Wendland's campaign income includes a $10,000 personal loan to his political committee. He also received an in-kind contribution of $230 from Lake Oswego City Councilor John LaMotte for yard sign stakes.
Wendland's expenditures include money for a banner, fence posts for a banner, graphic design and website development.
"The donation I am most proud of is the tremendous donation of time and talent that people are giving to get me re-elected," Wendland said. "People from throughout the community are writing letters, helping place signs, reaching out to people, endorsing me, posting on social media, providing encouragement and getting out our message. Like the commercial says, 'Priceless.'"
Most of Pocklington's donations have come from individual Lake Oswego residents, with many contributions of $100 or less. Her biggest expenditure has been $5,615 on advertising with Pamplin Media Group, the parent company of The Review.

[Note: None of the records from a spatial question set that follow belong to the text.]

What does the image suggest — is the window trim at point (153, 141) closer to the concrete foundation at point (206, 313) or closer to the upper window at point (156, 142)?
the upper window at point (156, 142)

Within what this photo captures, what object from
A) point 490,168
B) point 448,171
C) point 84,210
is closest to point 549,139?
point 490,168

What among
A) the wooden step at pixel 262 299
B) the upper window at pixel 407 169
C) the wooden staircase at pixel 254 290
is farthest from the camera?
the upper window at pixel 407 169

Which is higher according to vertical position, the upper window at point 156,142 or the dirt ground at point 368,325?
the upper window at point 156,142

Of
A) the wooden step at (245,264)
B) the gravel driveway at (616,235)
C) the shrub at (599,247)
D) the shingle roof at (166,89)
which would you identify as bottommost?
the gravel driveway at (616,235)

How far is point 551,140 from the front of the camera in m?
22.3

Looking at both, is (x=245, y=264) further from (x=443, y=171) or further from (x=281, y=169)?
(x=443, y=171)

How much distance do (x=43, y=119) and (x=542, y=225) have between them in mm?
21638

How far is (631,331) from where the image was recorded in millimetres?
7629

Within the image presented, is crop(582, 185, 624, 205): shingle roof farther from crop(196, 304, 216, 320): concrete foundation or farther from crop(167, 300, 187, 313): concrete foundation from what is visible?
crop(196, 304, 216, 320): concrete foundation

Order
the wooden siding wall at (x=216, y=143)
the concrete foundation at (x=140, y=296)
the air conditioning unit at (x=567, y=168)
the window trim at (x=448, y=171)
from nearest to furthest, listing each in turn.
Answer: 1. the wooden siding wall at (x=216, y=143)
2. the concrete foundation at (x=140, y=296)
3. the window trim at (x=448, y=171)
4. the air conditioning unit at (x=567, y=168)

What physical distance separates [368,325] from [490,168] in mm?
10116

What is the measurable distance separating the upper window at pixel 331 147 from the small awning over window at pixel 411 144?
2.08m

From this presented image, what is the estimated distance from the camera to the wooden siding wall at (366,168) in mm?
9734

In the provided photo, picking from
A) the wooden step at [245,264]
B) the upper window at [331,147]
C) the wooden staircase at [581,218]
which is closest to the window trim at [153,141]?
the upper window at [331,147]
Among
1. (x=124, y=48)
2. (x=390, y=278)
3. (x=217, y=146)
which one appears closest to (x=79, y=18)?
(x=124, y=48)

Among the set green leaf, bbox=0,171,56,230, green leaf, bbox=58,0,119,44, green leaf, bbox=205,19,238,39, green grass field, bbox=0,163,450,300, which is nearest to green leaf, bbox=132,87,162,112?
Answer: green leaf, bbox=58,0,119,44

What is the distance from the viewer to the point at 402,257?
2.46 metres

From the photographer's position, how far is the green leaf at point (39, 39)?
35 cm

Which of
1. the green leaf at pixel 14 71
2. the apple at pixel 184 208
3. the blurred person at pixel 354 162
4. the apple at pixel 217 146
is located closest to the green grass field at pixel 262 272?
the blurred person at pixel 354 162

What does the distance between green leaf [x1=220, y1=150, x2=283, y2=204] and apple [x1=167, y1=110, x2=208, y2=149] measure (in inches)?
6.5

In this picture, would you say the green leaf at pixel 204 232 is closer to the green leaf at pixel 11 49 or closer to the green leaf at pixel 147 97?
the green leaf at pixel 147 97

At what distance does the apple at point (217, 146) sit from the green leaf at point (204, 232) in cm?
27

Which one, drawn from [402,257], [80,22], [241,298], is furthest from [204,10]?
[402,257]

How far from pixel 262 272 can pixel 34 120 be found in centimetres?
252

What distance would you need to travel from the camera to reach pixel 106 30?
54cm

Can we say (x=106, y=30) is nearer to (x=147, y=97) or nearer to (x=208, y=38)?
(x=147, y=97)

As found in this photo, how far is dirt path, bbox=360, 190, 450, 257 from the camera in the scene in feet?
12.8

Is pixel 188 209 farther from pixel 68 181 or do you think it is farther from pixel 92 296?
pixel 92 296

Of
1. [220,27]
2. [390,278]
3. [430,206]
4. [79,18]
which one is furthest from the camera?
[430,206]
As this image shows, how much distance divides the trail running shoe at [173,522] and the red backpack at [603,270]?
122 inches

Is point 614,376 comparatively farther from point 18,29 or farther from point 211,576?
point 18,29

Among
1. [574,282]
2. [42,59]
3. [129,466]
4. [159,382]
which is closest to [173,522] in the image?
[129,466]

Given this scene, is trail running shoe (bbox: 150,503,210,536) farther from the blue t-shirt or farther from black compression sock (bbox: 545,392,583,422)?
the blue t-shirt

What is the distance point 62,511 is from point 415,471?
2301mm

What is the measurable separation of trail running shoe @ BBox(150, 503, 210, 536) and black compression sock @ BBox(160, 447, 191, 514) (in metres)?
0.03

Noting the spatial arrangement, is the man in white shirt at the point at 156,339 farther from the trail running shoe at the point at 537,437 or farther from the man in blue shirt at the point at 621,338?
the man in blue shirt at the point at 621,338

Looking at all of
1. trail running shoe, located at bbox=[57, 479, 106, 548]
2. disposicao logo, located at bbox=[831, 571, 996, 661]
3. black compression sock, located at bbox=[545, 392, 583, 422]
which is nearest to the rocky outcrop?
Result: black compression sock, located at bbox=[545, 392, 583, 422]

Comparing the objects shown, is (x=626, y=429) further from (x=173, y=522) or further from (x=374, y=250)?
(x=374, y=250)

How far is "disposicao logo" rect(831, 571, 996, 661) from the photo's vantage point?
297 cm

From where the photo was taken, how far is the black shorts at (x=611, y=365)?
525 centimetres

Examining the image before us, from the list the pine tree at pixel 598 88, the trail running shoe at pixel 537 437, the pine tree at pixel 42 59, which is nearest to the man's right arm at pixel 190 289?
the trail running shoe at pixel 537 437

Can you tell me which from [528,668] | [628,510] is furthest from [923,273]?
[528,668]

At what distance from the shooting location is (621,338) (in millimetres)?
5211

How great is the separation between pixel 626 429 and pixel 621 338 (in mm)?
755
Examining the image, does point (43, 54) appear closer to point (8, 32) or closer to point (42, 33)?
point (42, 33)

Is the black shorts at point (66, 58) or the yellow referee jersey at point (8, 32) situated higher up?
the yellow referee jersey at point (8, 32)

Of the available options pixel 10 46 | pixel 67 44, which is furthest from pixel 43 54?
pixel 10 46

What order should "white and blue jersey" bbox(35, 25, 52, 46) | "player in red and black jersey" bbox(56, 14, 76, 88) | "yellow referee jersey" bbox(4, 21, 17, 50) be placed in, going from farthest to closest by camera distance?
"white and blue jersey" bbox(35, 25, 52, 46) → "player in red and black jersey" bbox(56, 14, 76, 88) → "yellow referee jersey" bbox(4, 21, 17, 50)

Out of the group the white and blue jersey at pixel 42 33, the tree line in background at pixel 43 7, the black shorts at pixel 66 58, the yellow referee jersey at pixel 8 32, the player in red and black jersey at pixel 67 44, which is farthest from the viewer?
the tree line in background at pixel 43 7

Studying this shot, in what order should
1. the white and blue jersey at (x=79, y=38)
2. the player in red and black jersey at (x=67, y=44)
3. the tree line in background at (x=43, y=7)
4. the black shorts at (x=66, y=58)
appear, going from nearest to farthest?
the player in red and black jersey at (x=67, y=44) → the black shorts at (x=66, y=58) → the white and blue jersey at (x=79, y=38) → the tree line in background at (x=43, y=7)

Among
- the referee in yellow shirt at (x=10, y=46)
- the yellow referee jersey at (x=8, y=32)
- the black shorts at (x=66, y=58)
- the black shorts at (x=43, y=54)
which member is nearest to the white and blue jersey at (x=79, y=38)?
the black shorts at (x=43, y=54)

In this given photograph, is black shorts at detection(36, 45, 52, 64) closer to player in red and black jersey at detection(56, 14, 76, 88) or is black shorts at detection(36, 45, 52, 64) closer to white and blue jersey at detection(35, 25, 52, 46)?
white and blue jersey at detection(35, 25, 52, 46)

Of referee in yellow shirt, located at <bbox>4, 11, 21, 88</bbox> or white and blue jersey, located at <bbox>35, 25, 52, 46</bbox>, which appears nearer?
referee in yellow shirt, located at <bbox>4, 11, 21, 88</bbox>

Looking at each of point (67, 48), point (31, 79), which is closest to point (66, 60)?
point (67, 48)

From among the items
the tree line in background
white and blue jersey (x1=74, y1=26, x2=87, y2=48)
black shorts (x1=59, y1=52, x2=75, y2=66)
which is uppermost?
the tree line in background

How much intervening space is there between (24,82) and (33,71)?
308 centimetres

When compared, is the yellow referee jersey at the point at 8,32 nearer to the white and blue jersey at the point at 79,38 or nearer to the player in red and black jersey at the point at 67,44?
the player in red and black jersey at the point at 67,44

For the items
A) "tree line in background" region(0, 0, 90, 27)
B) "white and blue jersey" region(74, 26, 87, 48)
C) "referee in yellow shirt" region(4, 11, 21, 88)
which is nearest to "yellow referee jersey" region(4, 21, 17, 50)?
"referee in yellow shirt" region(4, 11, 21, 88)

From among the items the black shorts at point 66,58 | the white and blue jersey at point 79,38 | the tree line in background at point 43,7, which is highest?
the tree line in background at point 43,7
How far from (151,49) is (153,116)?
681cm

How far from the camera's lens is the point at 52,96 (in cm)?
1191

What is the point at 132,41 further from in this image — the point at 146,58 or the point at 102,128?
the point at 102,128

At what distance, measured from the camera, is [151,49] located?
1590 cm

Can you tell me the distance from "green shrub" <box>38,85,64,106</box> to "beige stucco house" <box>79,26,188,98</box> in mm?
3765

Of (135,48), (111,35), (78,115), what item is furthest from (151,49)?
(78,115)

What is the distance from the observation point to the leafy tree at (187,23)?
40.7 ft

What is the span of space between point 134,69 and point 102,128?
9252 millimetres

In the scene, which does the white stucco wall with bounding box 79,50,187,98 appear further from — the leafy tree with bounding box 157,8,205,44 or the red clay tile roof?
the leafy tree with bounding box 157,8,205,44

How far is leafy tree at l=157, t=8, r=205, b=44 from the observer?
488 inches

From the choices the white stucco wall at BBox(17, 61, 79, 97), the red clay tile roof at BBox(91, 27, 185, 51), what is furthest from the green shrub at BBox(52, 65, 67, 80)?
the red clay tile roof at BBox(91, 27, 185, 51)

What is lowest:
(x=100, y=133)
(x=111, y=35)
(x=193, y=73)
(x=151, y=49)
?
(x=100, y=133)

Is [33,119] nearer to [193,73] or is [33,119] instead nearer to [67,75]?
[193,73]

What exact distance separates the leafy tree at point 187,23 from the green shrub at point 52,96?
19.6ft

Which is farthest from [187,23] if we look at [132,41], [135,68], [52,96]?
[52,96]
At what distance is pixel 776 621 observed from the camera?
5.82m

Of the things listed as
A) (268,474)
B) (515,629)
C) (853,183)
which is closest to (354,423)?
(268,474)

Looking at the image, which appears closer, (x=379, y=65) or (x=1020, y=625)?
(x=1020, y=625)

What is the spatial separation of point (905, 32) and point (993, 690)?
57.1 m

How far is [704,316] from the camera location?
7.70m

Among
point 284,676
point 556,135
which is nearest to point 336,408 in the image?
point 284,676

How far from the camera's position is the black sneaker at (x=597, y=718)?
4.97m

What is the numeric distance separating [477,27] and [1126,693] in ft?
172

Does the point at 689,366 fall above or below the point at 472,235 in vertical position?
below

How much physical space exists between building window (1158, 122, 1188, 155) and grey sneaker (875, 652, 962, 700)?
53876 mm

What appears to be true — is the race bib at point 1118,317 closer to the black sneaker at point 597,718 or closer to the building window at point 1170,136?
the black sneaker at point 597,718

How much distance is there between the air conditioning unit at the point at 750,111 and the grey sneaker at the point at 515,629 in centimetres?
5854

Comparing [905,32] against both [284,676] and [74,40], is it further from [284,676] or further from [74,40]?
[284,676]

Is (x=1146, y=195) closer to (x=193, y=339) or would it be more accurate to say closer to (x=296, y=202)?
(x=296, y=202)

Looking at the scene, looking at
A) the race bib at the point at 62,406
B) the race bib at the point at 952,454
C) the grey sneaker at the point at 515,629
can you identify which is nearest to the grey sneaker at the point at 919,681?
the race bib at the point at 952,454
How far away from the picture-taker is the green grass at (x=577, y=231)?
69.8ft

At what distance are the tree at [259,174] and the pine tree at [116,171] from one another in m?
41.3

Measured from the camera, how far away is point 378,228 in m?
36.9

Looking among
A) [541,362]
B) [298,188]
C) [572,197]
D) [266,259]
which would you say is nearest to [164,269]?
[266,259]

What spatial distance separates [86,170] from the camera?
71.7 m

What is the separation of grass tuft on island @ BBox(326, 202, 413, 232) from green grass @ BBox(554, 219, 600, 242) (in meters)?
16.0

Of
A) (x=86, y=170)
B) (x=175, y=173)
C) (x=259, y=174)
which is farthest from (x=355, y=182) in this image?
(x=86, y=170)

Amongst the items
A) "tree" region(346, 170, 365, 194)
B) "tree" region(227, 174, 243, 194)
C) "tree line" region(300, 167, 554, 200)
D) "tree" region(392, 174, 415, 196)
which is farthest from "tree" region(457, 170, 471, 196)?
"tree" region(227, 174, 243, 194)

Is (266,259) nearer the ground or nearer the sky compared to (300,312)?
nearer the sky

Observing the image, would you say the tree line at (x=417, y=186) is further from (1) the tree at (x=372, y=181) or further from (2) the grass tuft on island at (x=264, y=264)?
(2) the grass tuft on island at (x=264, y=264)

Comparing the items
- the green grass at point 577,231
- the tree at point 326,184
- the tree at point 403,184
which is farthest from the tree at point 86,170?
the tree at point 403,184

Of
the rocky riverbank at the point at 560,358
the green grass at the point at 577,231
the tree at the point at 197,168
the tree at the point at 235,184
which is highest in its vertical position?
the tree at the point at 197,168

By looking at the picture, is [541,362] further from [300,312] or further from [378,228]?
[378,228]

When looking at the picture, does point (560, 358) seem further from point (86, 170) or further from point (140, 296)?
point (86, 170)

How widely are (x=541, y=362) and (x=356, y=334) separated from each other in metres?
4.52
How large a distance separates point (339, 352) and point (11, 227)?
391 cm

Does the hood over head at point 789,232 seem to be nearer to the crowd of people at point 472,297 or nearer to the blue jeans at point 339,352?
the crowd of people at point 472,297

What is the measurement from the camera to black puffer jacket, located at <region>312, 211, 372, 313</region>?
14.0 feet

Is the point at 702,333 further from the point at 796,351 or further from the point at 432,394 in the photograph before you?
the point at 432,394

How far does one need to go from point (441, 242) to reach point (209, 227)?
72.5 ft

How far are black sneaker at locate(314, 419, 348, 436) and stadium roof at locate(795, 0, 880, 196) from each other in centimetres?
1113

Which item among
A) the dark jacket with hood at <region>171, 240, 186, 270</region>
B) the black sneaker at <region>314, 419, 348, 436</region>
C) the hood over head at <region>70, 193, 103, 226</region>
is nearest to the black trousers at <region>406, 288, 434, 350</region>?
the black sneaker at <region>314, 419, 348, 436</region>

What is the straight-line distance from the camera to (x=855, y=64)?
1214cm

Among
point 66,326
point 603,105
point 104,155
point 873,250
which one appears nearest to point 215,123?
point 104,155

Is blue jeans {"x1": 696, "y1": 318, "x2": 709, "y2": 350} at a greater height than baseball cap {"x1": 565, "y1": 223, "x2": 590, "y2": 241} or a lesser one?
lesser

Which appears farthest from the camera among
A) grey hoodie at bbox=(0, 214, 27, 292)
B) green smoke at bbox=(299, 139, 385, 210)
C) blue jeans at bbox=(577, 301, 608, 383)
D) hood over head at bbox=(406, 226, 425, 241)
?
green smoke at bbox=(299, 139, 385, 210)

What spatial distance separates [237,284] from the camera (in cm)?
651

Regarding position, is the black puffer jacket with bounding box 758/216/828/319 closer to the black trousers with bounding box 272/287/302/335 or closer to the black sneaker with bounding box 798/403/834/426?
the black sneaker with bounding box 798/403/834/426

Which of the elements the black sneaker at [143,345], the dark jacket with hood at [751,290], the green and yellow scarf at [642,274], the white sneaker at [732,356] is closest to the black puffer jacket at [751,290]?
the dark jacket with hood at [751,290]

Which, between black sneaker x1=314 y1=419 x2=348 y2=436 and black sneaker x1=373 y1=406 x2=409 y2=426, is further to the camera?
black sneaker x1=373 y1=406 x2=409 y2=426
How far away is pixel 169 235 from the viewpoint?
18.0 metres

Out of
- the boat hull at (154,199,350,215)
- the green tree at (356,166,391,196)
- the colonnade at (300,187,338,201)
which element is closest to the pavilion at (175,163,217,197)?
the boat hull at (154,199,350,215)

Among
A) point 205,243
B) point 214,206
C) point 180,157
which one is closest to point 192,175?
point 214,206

But it's Pocklington's $10,000 contribution from the classified employees union that has stirred the most emotion among residents such as Akerman and the Quartermans, who say it could call her decisions into question when the School Board begins negotiating union contracts.
Lake Oswego School District policy does state that the board will "oversee the collective bargaining process to establish collective bargaining agreements with the district's personnel." But according to School Board Chair Sarah Howell, the board does not currently have any members on the district bargaining team.
District staff members negotiate with the unions, Howell said, and then update the board, which approves labor contracts.
"As the elected governing body of the school district, the School Board sets the parameters to lead negotiations on behalf of the district, and the negotiating team uses those as guidelines for their work," Howell said. "Currently, the school district is in negotiations with both unions. Typically, these negotiations result in a two- to three-year contract. These negotiations are planned to be completed this spring. New school board members will begin their service on July 1."
Given that timeline, Pocklington will not be involved in negotiations over the latest contract. But the LOSEA's support, she said, will give her "the opportunity to educate more voters about the important choice that they have to make in this election."
"I think it's so important that our community have the opportunity to make an informed choice between John and myself," she said, "based on our qualifications for the job, the priorities we have for the district and our abilities to effect change."
All four candidates for Lake Oswego School Board appear to be meeting standards for state campaign finance regulations.
State law says a candidate needs to form a committee if contributions or expenses will exceed $750 in a calendar year. Liz Hartman, Sara Pocklington, Rob Wagner and John Wendland have all formed committees.
If a candidate expects to exceed $3,500 in contributions or expenditures, all transactions must be disclosed on the Oregon Secretary of State's website. Pocklington, Wendland and Wagner have done that; Hartman's listing is blank, however, since she has spent just $75 on filing fees and voters pamphlet expenses.
Campaign contributions cannot be taken out for personal use, but any remaining money does not have to be returned at the end of a campaign. Candidates can leave their committees and funds in place for possible future races, said Jennifer Hertel, a compliance specialist on the campaign finance team for the Oregon Secretary of State.
"There isn't a requirement that a campaign account be closed," Hertel said.